List every line of the rows below as a numbered list, dropping blank lines and the pictures.

[start STORED DATA]

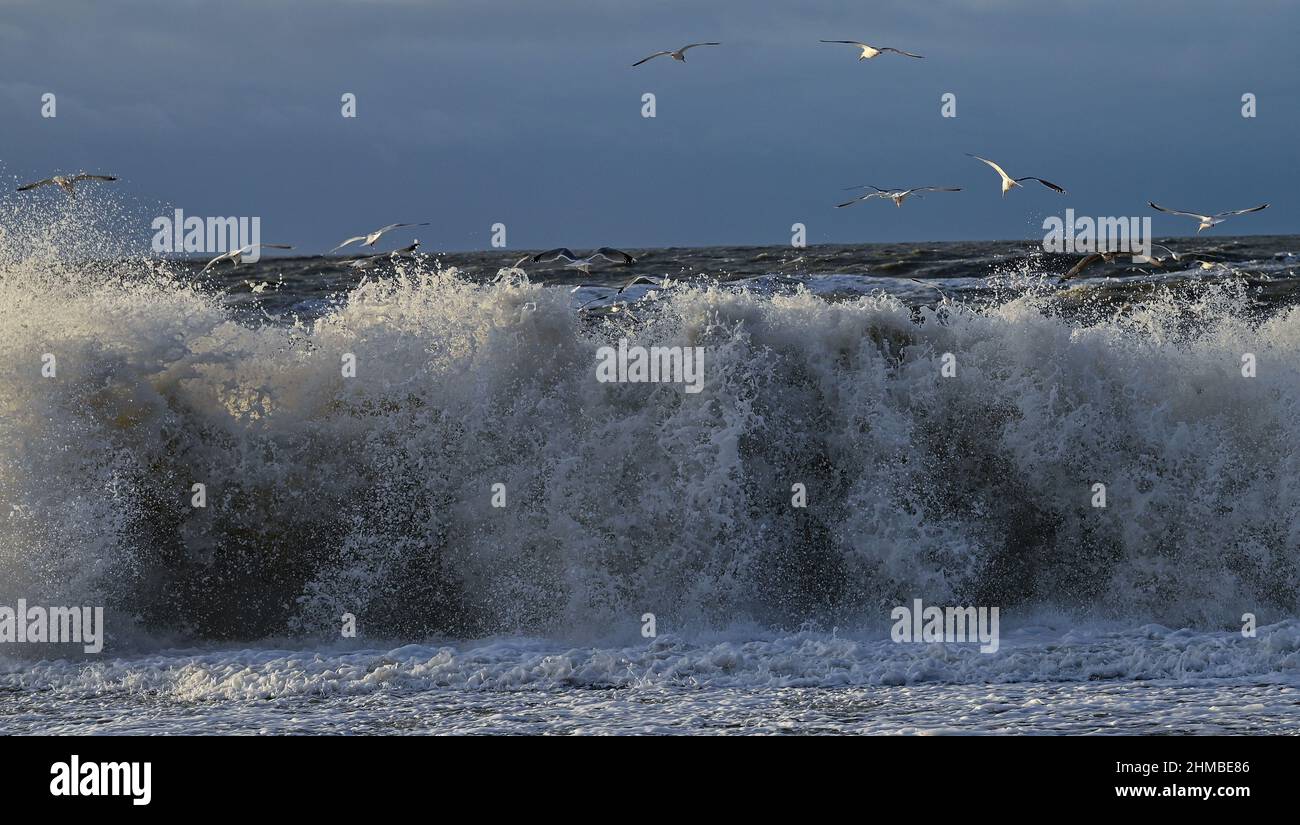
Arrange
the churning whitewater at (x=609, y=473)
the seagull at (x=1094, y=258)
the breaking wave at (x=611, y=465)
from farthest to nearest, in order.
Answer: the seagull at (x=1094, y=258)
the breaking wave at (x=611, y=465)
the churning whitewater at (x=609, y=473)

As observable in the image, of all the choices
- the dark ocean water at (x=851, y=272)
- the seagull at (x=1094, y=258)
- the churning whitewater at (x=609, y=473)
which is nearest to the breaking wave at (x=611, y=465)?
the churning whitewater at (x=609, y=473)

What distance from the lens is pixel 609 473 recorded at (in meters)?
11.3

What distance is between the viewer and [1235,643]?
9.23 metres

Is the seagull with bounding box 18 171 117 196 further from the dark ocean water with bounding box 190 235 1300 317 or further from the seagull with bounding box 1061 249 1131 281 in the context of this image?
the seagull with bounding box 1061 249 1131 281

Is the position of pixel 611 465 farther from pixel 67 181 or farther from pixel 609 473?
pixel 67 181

[end STORED DATA]

## RESPONSE FOR THIS EXERCISE
1. Arrange
2. the churning whitewater at (x=609, y=473)
3. the seagull at (x=1094, y=258)
4. the breaking wave at (x=611, y=465)
5. from farthest to nearest, in order.
6. Answer: the seagull at (x=1094, y=258)
7. the breaking wave at (x=611, y=465)
8. the churning whitewater at (x=609, y=473)
9. As observable in the image, of all the choices
10. - the dark ocean water at (x=851, y=272)
11. - the seagull at (x=1094, y=258)
12. - the churning whitewater at (x=609, y=473)
13. which is nearest to the breaking wave at (x=611, y=465)?
14. the churning whitewater at (x=609, y=473)
15. What distance from the lens is pixel 609 473 recorded at (in meters)?
16. 11.3
17. What distance is between the viewer and [1235,643]?
18. 9.23 metres
19. Is the seagull with bounding box 18 171 117 196 further from the dark ocean water with bounding box 190 235 1300 317 or further from the seagull with bounding box 1061 249 1131 281 in the context of this image?
20. the seagull with bounding box 1061 249 1131 281
21. Is the position of pixel 611 465 farther from pixel 67 181 or farther from pixel 609 473?
22. pixel 67 181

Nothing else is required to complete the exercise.